Tenor A. J. Glueckert provides a poignant portrayal of an unfulfilled artist, always tightly clutching a painter’s box. When pressed to show the brushes and tubes of paint, he finally opens the box to reveal it contains nothing. His role is one which encapsulates the pathetic longing which marks all of the opera. He concludes it by telling of the boyhood fantasies of having a naval fleet sailing on a staircase at his command.

The articles the other singers possess also seem to reveal an emptiness in their lives. Bass-baritone Matthew Scolin totes a cornetcase but admits he can’t play. A traveling salesman swaggeringly sung by Baritone Joseph Lattanzi carries a large suitcase with shoe samples each in a pocket of velvet or fuzz.

The high soprano of Susan Rigden who sings "a lady with a bad mirror" in an atonal aria which sets an early mood, but the composer’s tonal lyricism provides a sharp contrast. This is evident as mezzo soprano Carolyn Sproule talks about the hatbox and sings of the hats made for movie stars. Tenor Andrew Stenson portrayed a puppeteer as well as doubling as the sad man with old luggage, because it doesn’t pay to buy new luggage for a trip.

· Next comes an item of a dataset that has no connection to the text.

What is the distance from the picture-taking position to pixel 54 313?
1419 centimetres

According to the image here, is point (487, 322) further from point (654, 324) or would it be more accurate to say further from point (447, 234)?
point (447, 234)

An epigraph is attached to the score of the opera quoting two lines from Robert Louis Stevenson’s A Child’s Garden of Verses. One is "we built a ship upon the stairs," and the other is "But Tom fell out and hurt his knee, So there was no one left but me." Even though the libretto lines convey the underlying sadness and terror, it is the music that really spins out the magic of The Postcard from Morocco.